#### [What you should do]
Retype the text about Sadie Shaula Meyer's Commencement speech below, word for word.
BEGIN Text passage
Student Speaker Sadie Shaula Meyer Urges Classmates to Remember ‘Orange Mindset’
During her Commencement speech on Sunday, Student Speaker Sadie Shaula Meyer ’26 urged members of the Class of 2026 to keep close what she called the “Orange Mindset” as they head out into the world.
The University Scholar and biomedical engineering and mathematics major in the College of Engineering and Computer Science and College of Arts and Sciences encouraged her fellow graduates to remember that successful opportunities don’t simply “work out,” rather, that they all have the “Orange Mindset” driving those achievements.
“As an engineer and researcher, I have seen how every decision, no matter its scale, has the capacity to influence the system as a whole,” she said. “And it is that same spirit of initiative, collaboration, genuine curiosity and commitment to innovation that our graduates hold, which lies behind the success so clear to those around us. That is the real catalyst of our accomplishments. We do not rely on some instinctual intellect, nor do we expect opportunities to simply fall into our laps. We create them.”
Meyer pointed out Syracuse students have shown up for one another and the community through their years at the University, whether that meant dancing through exhaustion for OttoTHON, pitching in on Giving Day or lending support to a classmate in need.
“That is what defines the Orange Mindset that our graduates hold so close,” she said. “That quiet determination and that dedication are what makes Syracuse students truly extraordinary.”
As she closed her remarks, Meyer challenged her classmates to carry that spirit forward—and, when others marvel at how things seem to fall into place, to tell the real story.
“Tell them about the work,” she said. “Tell them about the failures that helped you grow. Tell them about the people who stood beside you and how you stood beside them. Lift those around you as you rise. And remember that failure is not final, but redirection, a necessary step toward where you are meant to go.”
END Text passage
BEGIN Recorded information
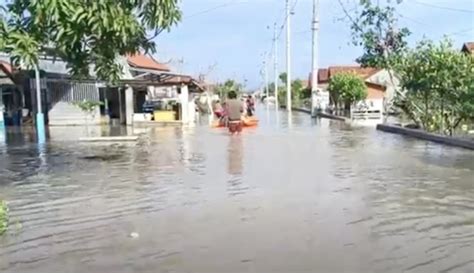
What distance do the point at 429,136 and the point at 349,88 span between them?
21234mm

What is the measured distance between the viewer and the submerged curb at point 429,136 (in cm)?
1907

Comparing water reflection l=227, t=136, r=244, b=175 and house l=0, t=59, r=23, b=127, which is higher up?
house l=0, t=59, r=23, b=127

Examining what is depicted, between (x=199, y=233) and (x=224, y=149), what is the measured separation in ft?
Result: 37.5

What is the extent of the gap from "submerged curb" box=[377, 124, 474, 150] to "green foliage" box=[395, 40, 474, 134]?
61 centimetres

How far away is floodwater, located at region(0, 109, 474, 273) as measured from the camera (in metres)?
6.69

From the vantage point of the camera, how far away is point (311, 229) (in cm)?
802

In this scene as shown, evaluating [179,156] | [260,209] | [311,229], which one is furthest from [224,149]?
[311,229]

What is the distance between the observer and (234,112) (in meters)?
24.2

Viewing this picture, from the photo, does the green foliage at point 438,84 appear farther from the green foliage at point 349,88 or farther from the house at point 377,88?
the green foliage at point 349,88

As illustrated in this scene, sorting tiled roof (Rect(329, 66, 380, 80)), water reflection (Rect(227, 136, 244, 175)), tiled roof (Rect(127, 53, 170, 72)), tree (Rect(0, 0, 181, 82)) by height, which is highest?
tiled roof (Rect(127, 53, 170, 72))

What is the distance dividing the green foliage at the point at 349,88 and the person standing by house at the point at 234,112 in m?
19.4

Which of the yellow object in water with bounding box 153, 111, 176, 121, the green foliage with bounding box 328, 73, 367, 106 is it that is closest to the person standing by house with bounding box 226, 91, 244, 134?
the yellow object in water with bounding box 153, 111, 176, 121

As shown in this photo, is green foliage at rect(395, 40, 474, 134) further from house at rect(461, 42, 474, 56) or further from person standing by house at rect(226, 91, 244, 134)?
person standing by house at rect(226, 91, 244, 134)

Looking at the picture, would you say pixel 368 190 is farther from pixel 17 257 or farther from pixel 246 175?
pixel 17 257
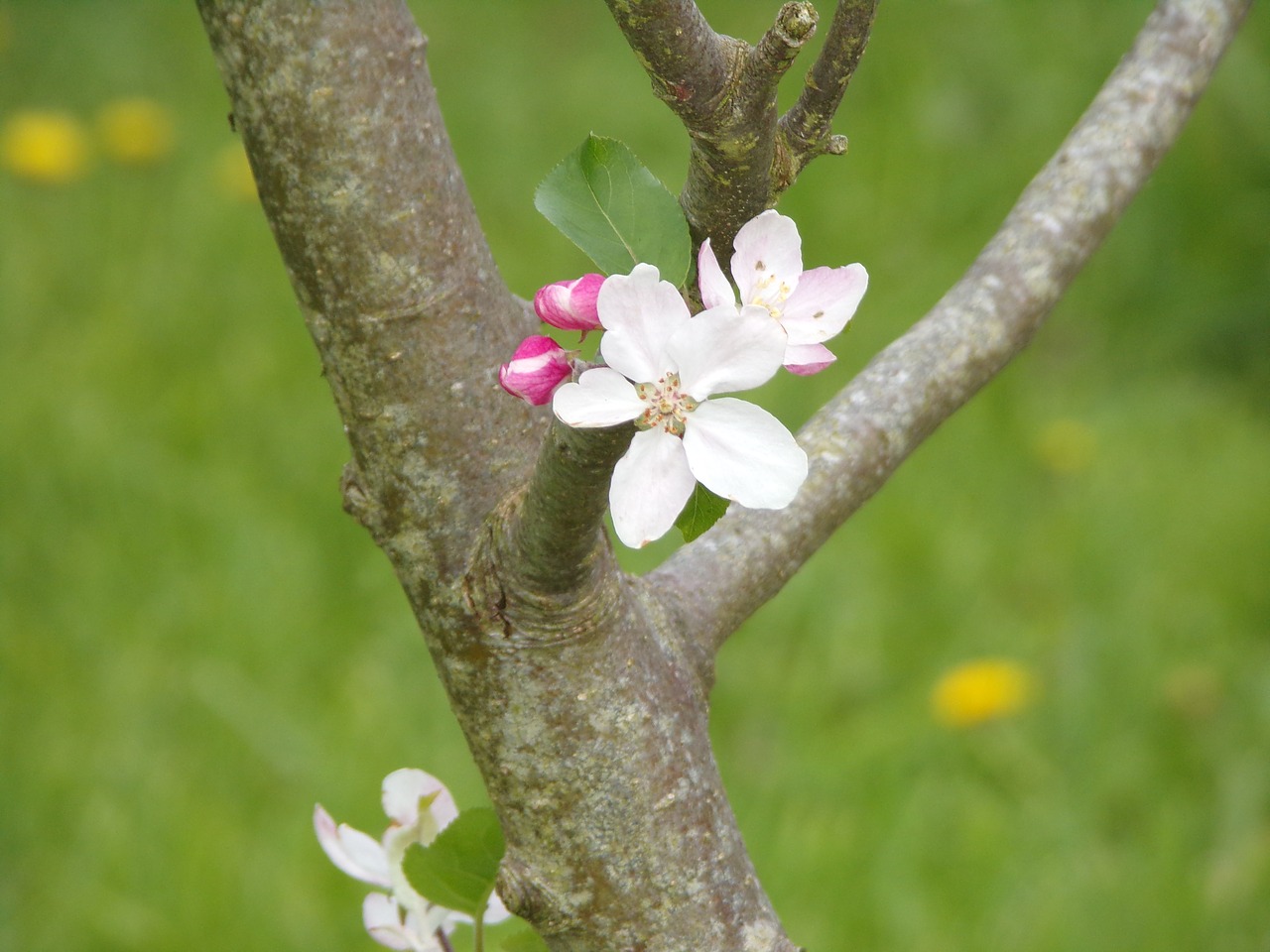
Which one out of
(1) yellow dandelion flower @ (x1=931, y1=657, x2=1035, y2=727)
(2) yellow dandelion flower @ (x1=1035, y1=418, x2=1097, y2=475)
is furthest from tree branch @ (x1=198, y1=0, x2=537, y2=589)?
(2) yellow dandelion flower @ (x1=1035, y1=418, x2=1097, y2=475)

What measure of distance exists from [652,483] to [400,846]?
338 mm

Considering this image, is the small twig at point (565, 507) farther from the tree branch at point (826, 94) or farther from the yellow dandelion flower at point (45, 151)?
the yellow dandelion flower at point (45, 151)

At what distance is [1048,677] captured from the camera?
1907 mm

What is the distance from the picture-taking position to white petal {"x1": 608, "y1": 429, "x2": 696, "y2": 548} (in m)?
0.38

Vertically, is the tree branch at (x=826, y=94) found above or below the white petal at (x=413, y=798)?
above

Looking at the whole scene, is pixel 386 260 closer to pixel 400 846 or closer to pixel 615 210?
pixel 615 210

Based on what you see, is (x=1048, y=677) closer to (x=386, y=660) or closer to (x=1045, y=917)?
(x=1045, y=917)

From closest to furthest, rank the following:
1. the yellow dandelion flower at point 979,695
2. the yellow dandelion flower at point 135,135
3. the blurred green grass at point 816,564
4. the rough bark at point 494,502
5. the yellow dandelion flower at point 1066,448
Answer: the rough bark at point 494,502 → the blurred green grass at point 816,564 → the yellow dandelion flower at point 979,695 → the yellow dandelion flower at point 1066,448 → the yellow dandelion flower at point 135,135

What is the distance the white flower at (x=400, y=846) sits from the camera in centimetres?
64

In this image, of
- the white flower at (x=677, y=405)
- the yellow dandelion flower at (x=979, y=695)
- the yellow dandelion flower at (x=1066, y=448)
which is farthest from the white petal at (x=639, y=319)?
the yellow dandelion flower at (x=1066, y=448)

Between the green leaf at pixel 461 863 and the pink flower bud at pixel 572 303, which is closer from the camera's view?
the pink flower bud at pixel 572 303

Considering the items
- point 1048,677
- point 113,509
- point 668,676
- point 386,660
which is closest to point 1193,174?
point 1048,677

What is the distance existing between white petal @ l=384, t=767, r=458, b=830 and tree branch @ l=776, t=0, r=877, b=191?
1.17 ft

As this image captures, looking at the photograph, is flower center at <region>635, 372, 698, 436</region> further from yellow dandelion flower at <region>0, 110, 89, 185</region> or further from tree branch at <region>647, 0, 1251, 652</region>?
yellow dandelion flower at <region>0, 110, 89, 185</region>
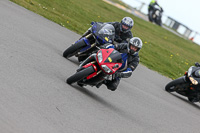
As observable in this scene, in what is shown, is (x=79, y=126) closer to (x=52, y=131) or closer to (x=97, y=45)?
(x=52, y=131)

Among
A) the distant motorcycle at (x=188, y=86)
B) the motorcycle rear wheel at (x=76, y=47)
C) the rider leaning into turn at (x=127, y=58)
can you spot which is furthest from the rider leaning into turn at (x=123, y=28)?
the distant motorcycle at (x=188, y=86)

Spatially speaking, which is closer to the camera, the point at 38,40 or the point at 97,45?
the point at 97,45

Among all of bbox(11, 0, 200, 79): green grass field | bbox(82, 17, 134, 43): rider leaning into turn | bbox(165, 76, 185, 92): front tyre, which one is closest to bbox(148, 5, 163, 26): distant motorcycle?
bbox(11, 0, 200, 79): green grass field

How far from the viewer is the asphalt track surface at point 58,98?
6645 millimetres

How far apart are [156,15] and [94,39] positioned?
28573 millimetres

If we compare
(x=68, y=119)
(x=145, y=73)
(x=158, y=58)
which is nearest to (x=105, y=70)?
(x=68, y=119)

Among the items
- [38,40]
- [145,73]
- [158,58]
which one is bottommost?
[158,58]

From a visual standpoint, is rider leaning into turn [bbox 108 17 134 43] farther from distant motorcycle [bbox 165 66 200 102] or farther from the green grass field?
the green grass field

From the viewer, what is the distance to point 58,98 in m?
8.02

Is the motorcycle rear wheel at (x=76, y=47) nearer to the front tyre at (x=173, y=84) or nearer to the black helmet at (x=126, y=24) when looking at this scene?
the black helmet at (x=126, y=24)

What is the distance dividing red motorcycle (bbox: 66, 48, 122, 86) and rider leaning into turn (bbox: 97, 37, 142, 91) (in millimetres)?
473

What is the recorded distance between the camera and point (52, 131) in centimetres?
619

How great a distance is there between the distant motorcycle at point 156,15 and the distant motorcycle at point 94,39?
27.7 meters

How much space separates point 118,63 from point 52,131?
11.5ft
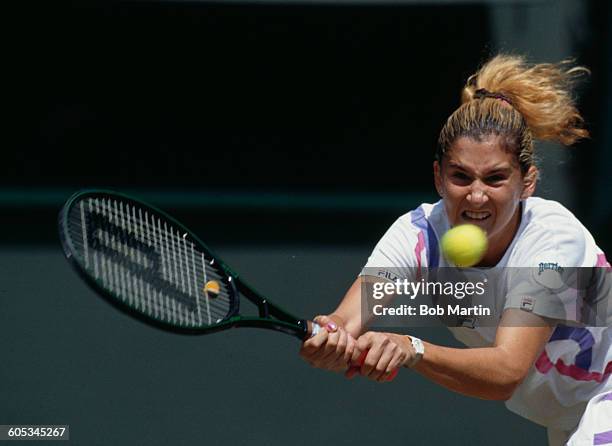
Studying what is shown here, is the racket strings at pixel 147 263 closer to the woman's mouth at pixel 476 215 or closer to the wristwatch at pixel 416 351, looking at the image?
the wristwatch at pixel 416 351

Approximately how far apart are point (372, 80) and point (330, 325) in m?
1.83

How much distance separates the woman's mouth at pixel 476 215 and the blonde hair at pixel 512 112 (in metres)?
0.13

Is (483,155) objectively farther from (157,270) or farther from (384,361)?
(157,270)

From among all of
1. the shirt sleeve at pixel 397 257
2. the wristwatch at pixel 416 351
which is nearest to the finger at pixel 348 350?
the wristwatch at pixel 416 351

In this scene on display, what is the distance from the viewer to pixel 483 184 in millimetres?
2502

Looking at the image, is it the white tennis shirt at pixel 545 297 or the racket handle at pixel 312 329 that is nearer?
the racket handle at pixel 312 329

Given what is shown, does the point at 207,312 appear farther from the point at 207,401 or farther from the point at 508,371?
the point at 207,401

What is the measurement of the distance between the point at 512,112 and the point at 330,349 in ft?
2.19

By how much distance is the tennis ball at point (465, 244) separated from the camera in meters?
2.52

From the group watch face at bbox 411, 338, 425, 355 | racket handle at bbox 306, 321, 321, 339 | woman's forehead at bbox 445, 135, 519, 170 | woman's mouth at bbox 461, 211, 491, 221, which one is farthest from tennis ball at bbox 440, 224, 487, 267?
END Recorded information
#### [Written reply]
Student Speaker Sadie Shaula Meyer Urges Classmates to Remember ‘Orange Mindset’
During her Commencement speech on Sunday, Student Speaker Sadie Shaula Meyer ’26 urged members of the Class of 2026 to keep close what she called the “Orange Mindset” as they head out into the world.
The University Scholar and biomedical engineering and mathematics major in the College of Engineering and Computer Science and College of Arts and Sciences encouraged her fellow graduates to remember that successful opportunities don’t simply “work out,” rather, that they all have the “Orange Mindset” driving those achievements.
“As an engineer and researcher, I have seen how every decision, no matter its scale, has the capacity to influence the system as a whole,” she said. “And it is that same spirit of initiative, collaboration, genuine curiosity and commitment to innovation that our graduates hold, which lies behind the success so clear to those around us. That is the real catalyst of our accomplishments. We do not rely on some instinctual intellect, nor do we expect opportunities to simply fall into our laps. We create them.”
Meyer pointed out Syracuse students have shown up for one another and the community through their years at the University, whether that meant dancing through exhaustion for OttoTHON, pitching in on Giving Day or lending support to a classmate in need.
“That is what defines the Orange Mindset that our graduates hold so close,” she said. “That quiet determination and that dedication are what makes Syracuse students truly extraordinary.”
As she closed her remarks, Meyer challenged her classmates to carry that spirit forward—and, when others marvel at how things seem to fall into place, to tell the real story.
“Tell them about the work,” she said. “Tell them about the failures that helped you grow. Tell them about the people who stood beside you and how you stood beside them. Lift those around you as you rise. And remember that failure is not final, but redirection, a necessary step toward where you are meant to go.”